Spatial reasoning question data
┌────────
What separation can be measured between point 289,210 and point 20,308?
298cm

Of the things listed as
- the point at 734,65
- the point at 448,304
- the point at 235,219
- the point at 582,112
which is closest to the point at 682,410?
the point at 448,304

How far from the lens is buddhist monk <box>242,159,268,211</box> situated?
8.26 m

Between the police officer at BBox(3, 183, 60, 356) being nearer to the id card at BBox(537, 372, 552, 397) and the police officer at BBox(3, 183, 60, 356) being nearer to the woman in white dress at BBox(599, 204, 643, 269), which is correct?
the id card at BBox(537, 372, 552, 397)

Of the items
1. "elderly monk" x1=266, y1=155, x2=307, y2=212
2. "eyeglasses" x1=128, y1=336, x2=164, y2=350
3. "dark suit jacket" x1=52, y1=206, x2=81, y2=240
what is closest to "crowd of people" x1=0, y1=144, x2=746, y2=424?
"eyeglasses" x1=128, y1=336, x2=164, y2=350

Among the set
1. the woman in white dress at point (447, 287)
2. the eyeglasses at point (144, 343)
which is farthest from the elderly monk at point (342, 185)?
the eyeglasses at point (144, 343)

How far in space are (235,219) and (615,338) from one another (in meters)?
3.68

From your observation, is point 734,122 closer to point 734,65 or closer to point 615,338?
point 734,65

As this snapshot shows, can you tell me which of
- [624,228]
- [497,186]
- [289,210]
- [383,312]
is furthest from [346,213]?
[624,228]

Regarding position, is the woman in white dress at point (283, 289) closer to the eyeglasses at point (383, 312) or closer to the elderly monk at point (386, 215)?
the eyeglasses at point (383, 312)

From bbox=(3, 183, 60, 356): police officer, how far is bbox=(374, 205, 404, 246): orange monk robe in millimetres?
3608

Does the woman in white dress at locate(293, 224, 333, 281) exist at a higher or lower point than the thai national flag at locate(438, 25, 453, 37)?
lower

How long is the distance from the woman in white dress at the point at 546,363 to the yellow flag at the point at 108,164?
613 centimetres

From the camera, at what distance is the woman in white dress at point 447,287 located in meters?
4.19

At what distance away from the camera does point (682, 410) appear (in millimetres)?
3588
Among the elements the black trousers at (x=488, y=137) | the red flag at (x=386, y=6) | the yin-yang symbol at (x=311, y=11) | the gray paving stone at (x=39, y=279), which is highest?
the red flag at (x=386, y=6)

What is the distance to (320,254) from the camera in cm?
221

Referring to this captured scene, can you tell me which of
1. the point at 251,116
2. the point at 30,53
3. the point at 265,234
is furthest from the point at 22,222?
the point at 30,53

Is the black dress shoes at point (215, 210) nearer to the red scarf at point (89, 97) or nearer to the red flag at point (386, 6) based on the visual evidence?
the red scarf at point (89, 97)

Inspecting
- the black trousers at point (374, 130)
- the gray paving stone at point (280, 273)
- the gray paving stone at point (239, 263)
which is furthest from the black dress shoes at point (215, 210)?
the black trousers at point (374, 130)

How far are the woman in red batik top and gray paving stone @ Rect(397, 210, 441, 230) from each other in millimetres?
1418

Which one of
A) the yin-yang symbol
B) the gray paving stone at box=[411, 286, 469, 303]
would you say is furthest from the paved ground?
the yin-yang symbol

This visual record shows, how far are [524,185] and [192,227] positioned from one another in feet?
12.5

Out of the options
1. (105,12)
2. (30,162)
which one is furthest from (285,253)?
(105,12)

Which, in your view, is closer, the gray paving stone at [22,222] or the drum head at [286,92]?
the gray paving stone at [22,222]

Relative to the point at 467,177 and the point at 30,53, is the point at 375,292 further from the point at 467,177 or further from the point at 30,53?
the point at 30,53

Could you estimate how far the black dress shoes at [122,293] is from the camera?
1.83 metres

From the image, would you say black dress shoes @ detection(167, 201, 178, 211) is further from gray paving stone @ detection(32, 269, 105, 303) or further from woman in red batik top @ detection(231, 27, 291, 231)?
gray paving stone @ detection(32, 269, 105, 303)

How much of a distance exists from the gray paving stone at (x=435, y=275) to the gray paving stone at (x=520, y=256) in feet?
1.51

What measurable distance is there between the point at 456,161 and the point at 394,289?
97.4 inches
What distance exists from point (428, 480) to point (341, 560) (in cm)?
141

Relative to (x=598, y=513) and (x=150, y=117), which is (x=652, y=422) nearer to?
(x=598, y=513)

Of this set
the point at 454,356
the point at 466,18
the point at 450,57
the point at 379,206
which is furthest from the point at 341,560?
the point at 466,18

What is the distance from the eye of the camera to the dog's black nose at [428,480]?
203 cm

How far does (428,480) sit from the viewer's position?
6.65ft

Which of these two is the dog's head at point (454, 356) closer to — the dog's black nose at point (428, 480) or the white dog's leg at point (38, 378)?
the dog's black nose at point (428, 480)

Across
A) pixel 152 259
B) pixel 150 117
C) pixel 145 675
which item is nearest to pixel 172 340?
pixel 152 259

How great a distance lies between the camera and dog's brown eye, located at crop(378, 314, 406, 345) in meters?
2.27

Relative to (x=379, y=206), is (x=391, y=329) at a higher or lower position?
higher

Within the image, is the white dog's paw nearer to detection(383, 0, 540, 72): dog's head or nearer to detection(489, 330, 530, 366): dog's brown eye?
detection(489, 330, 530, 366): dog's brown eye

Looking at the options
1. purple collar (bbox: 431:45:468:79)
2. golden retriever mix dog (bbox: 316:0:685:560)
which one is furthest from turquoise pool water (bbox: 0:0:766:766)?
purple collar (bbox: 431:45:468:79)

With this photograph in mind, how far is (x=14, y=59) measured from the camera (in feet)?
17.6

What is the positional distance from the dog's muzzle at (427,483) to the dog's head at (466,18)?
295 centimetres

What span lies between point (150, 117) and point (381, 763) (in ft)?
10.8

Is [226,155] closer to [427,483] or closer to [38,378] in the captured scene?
└────────
* **BRIEF**: Copy every one of the items above word for word, keeping each line as it is.

* **OUTPUT**:
What separation can be measured between point 289,210 and point 20,308?
298cm

Of the things listed as
- the point at 734,65
- the point at 448,304
- the point at 235,219
- the point at 582,112
which is closest to the point at 682,410?
the point at 448,304

How far from the lens is buddhist monk <box>242,159,268,211</box> situated?
8.26 m

Between the police officer at BBox(3, 183, 60, 356) being nearer to the id card at BBox(537, 372, 552, 397) and the police officer at BBox(3, 183, 60, 356) being nearer to the woman in white dress at BBox(599, 204, 643, 269), which is correct?
the id card at BBox(537, 372, 552, 397)

Of the items
1. "elderly monk" x1=266, y1=155, x2=307, y2=212
2. "eyeglasses" x1=128, y1=336, x2=164, y2=350
3. "dark suit jacket" x1=52, y1=206, x2=81, y2=240
what is closest to "crowd of people" x1=0, y1=144, x2=746, y2=424?
"eyeglasses" x1=128, y1=336, x2=164, y2=350

Among the set
1. the woman in white dress at point (447, 287)
2. the eyeglasses at point (144, 343)
which is farthest from the elderly monk at point (342, 185)?
the eyeglasses at point (144, 343)

How far in space are (235,219) and (615,338) from one another (in meters)?
3.68

From your observation, is point 734,122 closer to point 734,65 or closer to point 615,338?
point 734,65

As this snapshot shows, can you tell me which of
- [624,228]
- [497,186]
- [289,210]
- [383,312]
is furthest from [346,213]?
[624,228]

Regarding position, is the woman in white dress at point (283, 289) closer to the eyeglasses at point (383, 312) or closer to the elderly monk at point (386, 215)?
the eyeglasses at point (383, 312)

From bbox=(3, 183, 60, 356): police officer, how far is bbox=(374, 205, 404, 246): orange monk robe in millimetres?
3608

Does the woman in white dress at locate(293, 224, 333, 281) exist at a higher or lower point than the thai national flag at locate(438, 25, 453, 37)?
lower

How long is the distance from the woman in white dress at the point at 546,363 to the yellow flag at the point at 108,164?
613 centimetres

From the camera, at what distance is the woman in white dress at point 447,287 located in meters?
4.19

At what distance away from the camera does point (682, 410) appear (in millimetres)?
3588
Among the elements the black trousers at (x=488, y=137) | the red flag at (x=386, y=6) | the yin-yang symbol at (x=311, y=11) | the gray paving stone at (x=39, y=279), which is highest?
the red flag at (x=386, y=6)

What is the distance to (320,254) from the camera in cm?
221

Referring to this captured scene, can you tell me which of
1. the point at 251,116
2. the point at 30,53
3. the point at 265,234
is furthest from the point at 22,222?
the point at 30,53

Is the black dress shoes at point (215, 210) nearer to the red scarf at point (89, 97) or nearer to the red flag at point (386, 6) based on the visual evidence?
the red scarf at point (89, 97)

Inspecting
- the black trousers at point (374, 130)
- the gray paving stone at point (280, 273)
- the gray paving stone at point (239, 263)
which is furthest from the black dress shoes at point (215, 210)?
the black trousers at point (374, 130)

How far are the woman in red batik top and gray paving stone @ Rect(397, 210, 441, 230) from each other in millimetres?
1418

Which one of
A) the yin-yang symbol
B) the gray paving stone at box=[411, 286, 469, 303]
would you say is furthest from the paved ground?
the yin-yang symbol

This visual record shows, how far are [524,185] and [192,227] positioned from one another in feet?
12.5

Out of the options
1. (105,12)
2. (30,162)
which one is furthest from (285,253)?
(105,12)

Which, in your view, is closer, the gray paving stone at [22,222] or the drum head at [286,92]?
the gray paving stone at [22,222]

Relative to the point at 467,177 and the point at 30,53, is the point at 375,292 further from the point at 467,177 or further from the point at 30,53?
the point at 30,53

Could you estimate how far the black dress shoes at [122,293] is from the camera?
1.83 metres

From the image, would you say black dress shoes @ detection(167, 201, 178, 211) is further from gray paving stone @ detection(32, 269, 105, 303) or further from woman in red batik top @ detection(231, 27, 291, 231)?
gray paving stone @ detection(32, 269, 105, 303)

How much of a distance exists from the gray paving stone at (x=435, y=275) to the gray paving stone at (x=520, y=256) in feet?
1.51

What measurable distance is there between the point at 456,161 and the point at 394,289?
97.4 inches
What distance exists from point (428, 480) to point (341, 560) (in cm)?
141

Relative to (x=598, y=513) and (x=150, y=117), which is (x=652, y=422) nearer to?
(x=598, y=513)

Of this set
the point at 454,356
the point at 466,18
the point at 450,57
the point at 379,206
which is furthest from the point at 341,560?
the point at 466,18

What is the distance from the eye of the camera to the dog's black nose at [428,480]?
203 cm

How far does (428,480) sit from the viewer's position?
6.65ft

Which of these two is the dog's head at point (454, 356) closer to — the dog's black nose at point (428, 480) or the white dog's leg at point (38, 378)?
the dog's black nose at point (428, 480)

Across
A) pixel 152 259
B) pixel 150 117
C) pixel 145 675
which item is nearest to pixel 172 340?
pixel 152 259

How great a distance lies between the camera and dog's brown eye, located at crop(378, 314, 406, 345) in meters?
2.27

Relative to (x=379, y=206), is (x=391, y=329) at a higher or lower position?
higher

Within the image, is the white dog's paw nearer to detection(383, 0, 540, 72): dog's head or nearer to detection(489, 330, 530, 366): dog's brown eye?
detection(489, 330, 530, 366): dog's brown eye

Looking at the options
1. purple collar (bbox: 431:45:468:79)
2. golden retriever mix dog (bbox: 316:0:685:560)
which one is furthest from turquoise pool water (bbox: 0:0:766:766)?
purple collar (bbox: 431:45:468:79)

With this photograph in mind, how far is (x=14, y=59) measured from the camera (in feet)?
17.6

What is the positional distance from the dog's muzzle at (427,483) to the dog's head at (466,18)?
295 centimetres

What span lies between point (150, 117) and point (381, 763) (in ft)?
10.8

Is [226,155] closer to [427,483] or closer to [38,378] in the captured scene?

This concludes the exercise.